_EXERCISE DIRECTIONS_. The entries that follow need to be returned without any alteration.

Stored items:
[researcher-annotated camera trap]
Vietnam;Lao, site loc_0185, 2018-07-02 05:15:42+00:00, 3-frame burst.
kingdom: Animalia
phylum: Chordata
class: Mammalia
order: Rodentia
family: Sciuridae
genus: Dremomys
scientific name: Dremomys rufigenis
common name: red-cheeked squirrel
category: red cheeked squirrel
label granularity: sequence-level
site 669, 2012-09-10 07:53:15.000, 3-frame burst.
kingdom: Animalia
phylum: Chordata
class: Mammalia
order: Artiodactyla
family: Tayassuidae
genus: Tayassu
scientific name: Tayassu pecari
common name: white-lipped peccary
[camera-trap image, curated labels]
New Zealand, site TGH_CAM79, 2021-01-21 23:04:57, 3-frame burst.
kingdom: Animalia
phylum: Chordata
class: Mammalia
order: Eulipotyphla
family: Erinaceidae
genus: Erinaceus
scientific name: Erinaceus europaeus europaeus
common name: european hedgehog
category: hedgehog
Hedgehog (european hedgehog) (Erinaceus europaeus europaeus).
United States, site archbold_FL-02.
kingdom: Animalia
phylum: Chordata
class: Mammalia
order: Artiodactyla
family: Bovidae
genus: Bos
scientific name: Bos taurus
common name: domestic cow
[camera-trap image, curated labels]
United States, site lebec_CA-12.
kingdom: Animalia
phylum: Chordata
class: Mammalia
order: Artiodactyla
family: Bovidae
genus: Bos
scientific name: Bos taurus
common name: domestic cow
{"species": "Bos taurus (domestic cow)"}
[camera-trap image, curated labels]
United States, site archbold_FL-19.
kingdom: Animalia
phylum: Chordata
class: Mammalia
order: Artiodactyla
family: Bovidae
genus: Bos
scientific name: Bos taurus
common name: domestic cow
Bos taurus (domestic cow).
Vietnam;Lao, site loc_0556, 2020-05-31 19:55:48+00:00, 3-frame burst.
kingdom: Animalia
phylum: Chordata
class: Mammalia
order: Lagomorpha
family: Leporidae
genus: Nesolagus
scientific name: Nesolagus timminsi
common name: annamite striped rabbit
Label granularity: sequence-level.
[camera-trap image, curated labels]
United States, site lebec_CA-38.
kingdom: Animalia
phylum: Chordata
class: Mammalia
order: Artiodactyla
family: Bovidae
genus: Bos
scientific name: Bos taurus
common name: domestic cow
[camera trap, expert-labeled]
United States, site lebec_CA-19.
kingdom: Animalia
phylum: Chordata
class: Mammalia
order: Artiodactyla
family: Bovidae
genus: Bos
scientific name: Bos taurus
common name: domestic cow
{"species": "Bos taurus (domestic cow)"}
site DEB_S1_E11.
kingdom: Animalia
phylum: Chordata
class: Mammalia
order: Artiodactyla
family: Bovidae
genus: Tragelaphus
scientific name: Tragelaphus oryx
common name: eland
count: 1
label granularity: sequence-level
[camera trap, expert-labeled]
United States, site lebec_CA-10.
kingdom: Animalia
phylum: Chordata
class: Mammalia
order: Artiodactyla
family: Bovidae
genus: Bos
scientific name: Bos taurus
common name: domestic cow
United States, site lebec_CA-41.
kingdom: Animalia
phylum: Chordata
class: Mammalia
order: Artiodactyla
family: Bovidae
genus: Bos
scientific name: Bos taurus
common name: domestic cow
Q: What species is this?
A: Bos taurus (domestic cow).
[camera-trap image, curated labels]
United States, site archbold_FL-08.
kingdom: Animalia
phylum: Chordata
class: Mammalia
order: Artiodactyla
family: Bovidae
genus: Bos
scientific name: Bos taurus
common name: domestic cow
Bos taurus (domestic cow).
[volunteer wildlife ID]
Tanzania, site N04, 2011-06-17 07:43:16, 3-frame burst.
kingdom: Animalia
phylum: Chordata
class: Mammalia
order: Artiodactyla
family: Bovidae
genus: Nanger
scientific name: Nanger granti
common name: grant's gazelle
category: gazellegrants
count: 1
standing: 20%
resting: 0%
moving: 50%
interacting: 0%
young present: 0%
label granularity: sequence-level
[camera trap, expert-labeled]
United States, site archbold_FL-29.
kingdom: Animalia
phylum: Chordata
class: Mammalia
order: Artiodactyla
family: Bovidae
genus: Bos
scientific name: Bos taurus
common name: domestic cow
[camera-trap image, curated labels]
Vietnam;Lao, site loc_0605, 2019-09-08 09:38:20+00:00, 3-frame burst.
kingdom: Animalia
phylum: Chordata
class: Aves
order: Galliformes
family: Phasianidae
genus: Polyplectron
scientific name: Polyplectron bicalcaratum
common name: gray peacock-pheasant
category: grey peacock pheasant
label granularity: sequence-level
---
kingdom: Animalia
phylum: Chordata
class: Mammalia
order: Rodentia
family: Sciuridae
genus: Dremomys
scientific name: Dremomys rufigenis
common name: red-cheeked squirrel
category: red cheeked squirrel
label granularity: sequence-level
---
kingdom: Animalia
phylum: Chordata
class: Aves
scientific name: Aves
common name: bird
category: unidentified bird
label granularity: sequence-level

_RESULT_.
[researcher-annotated camera trap]
Vietnam;Lao, site loc_0185, 2018-07-02 05:15:42+00:00, 3-frame burst.
kingdom: Animalia
phylum: Chordata
class: Mammalia
order: Rodentia
family: Sciuridae
genus: Dremomys
scientific name: Dremomys rufigenis
common name: red-cheeked squirrel
category: red cheeked squirrel
label granularity: sequence-level
site 669, 2012-09-10 07:53:15.000, 3-frame burst.
kingdom: Animalia
phylum: Chordata
class: Mammalia
order: Artiodactyla
family: Tayassuidae
genus: Tayassu
scientific name: Tayassu pecari
common name: white-lipped peccary
[camera-trap image, curated labels]
New Zealand, site TGH_CAM79, 2021-01-21 23:04:57, 3-frame burst.
kingdom: Animalia
phylum: Chordata
class: Mammalia
order: Eulipotyphla
family: Erinaceidae
genus: Erinaceus
scientific name: Erinaceus europaeus europaeus
common name: european hedgehog
category: hedgehog
Hedgehog (european hedgehog) (Erinaceus europaeus europaeus).
United States, site archbold_FL-02.
kingdom: Animalia
phylum: Chordata
class: Mammalia
order: Artiodactyla
family: Bovidae
genus: Bos
scientific name: Bos taurus
common name: domestic cow
[camera-trap image, curated labels]
United States, site lebec_CA-12.
kingdom: Animalia
phylum: Chordata
class: Mammalia
order: Artiodactyla
family: Bovidae
genus: Bos
scientific name: Bos taurus
common name: domestic cow
{"species": "Bos taurus (domestic cow)"}
[camera-trap image, curated labels]
United States, site archbold_FL-19.
kingdom: Animalia
phylum: Chordata
class: Mammalia
order: Artiodactyla
family: Bovidae
genus: Bos
scientific name: Bos taurus
common name: domestic cow
Bos taurus (domestic cow).
Vietnam;Lao, site loc_0556, 2020-05-31 19:55:48+00:00, 3-frame burst.
kingdom: Animalia
phylum: Chordata
class: Mammalia
order: Lagomorpha
family: Leporidae
genus: Nesolagus
scientific name: Nesolagus timminsi
common name: annamite striped rabbit
Label granularity: sequence-level.
[camera-trap image, curated labels]
United States, site lebec_CA-38.
kingdom: Animalia
phylum: Chordata
class: Mammalia
order: Artiodactyla
family: Bovidae
genus: Bos
scientific name: Bos taurus
common name: domestic cow
[camera trap, expert-labeled]
United States, site lebec_CA-19.
kingdom: Animalia
phylum: Chordata
class: Mammalia
order: Artiodactyla
family: Bovidae
genus: Bos
scientific name: Bos taurus
common name: domestic cow
{"species": "Bos taurus (domestic cow)"}
site DEB_S1_E11.
kingdom: Animalia
phylum: Chordata
class: Mammalia
order: Artiodactyla
family: Bovidae
genus: Tragelaphus
scientific name: Tragelaphus oryx
common name: eland
count: 1
label granularity: sequence-level
[camera trap, expert-labeled]
United States, site lebec_CA-10.
kingdom: Animalia
phylum: Chordata
class: Mammalia
order: Artiodactyla
family: Bovidae
genus: Bos
scientific name: Bos taurus
common name: domestic cow
United States, site lebec_CA-41.
kingdom: Animalia
phylum: Chordata
class: Mammalia
order: Artiodactyla
family: Bovidae
genus: Bos
scientific name: Bos taurus
common name: domestic cow
Q: What species is this?
A: Bos taurus (domestic cow).
[camera-trap image, curated labels]
United States, site archbold_FL-08.
kingdom: Animalia
phylum: Chordata
class: Mammalia
order: Artiodactyla
family: Bovidae
genus: Bos
scientific name: Bos taurus
common name: domestic cow
Bos taurus (domestic cow).
[volunteer wildlife ID]
Tanzania, site N04, 2011-06-17 07:43:16, 3-frame burst.
kingdom: Animalia
phylum: Chordata
class: Mammalia
order: Artiodactyla
family: Bovidae
genus: Nanger
scientific name: Nanger granti
common name: grant's gazelle
category: gazellegrants
count: 1
standing: 20%
resting: 0%
moving: 50%
interacting: 0%
young present: 0%
label granularity: sequence-level
[camera trap, expert-labeled]
United States, site archbold_FL-29.
kingdom: Animalia
phylum: Chordata
class: Mammalia
order: Artiodactyla
family: Bovidae
genus: Bos
scientific name: Bos taurus
common name: domestic cow
[camera-trap image, curated labels]
Vietnam;Lao, site loc_0605, 2019-09-08 09:38:20+00:00, 3-frame burst.
kingdom: Animalia
phylum: Chordata
class: Aves
order: Galliformes
family: Phasianidae
genus: Polyplectron
scientific name: Polyplectron bicalcaratum
common name: gray peacock-pheasant
category: grey peacock pheasant
label granularity: sequence-level
---
kingdom: Animalia
phylum: Chordata
class: Mammalia
order: Rodentia
family: Sciuridae
genus: Dremomys
scientific name: Dremomys rufigenis
common name: red-cheeked squirrel
category: red cheeked squirrel
label granularity: sequence-level
---
kingdom: Animalia
phylum: Chordata
class: Aves
scientific name: Aves
common name: bird
category: unidentified bird
label granularity: sequence-level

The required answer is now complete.